Supplied records
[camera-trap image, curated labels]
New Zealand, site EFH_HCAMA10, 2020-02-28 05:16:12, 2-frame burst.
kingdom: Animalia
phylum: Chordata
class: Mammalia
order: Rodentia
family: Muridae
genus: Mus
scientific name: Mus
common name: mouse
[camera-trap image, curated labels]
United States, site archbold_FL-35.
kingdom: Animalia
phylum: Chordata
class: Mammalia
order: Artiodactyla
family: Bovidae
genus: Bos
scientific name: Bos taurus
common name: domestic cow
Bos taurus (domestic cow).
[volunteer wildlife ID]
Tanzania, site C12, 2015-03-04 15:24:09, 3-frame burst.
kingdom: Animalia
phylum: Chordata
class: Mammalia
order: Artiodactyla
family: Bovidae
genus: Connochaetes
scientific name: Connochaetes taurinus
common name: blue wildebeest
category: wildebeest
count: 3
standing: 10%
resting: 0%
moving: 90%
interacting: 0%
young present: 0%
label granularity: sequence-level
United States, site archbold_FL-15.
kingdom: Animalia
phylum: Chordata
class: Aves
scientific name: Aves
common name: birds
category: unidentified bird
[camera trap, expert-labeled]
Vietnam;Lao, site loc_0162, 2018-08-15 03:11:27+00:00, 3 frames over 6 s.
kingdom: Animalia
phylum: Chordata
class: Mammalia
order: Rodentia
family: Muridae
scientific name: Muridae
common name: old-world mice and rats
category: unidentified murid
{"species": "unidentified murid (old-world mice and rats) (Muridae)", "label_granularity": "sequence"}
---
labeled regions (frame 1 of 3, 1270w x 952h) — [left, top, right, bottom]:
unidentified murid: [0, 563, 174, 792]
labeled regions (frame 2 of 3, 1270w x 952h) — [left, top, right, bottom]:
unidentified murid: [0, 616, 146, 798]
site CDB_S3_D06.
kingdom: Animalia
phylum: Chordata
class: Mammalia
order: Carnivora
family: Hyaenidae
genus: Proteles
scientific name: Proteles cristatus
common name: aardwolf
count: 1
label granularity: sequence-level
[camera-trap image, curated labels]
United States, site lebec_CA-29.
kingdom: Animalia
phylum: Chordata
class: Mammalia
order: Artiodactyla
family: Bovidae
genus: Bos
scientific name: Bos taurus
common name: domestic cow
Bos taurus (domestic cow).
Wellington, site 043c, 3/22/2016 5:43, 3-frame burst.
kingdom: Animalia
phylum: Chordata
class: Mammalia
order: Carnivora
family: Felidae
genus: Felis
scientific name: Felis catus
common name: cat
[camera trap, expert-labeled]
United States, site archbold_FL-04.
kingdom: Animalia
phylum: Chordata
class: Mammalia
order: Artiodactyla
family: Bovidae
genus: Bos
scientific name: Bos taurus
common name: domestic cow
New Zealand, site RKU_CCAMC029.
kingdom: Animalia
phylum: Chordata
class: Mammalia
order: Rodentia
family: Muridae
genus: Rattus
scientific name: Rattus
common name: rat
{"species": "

Task to carry out
Precisely the lines between those holding "United States, site archbold_FL-35." and "category: unidentified murid", inclusive, are to be reproduced from the listing above, with nothing added.

Output below
United States, site archbold_FL-35.
kingdom: Animalia
phylum: Chordata
class: Mammalia
order: Artiodactyla
family: Bovidae
genus: Bos
scientific name: Bos taurus
common name: domestic cow
Bos taurus (domestic cow).
[volunteer wildlife ID]
Tanzania, site C12, 2015-03-04 15:24:09, 3-frame burst.
kingdom: Animalia
phylum: Chordata
class: Mammalia
order: Artiodactyla
family: Bovidae
genus: Connochaetes
scientific name: Connochaetes taurinus
common name: blue wildebeest
category: wildebeest
count: 3
standing: 10%
resting: 0%
moving: 90%
interacting: 0%
young present: 0%
label granularity: sequence-level
United States, site archbold_FL-15.
kingdom: Animalia
phylum: Chordata
class: Aves
scientific name: Aves
common name: birds
category: unidentified bird
[camera trap, expert-labeled]
Vietnam;Lao, site loc_0162, 2018-08-15 03:11:27+00:00, 3 frames over 6 s.
kingdom: Animalia
phylum: Chordata
class: Mammalia
order: Rodentia
family: Muridae
scientific name: Muridae
common name: old-world mice and rats
category: unidentified murid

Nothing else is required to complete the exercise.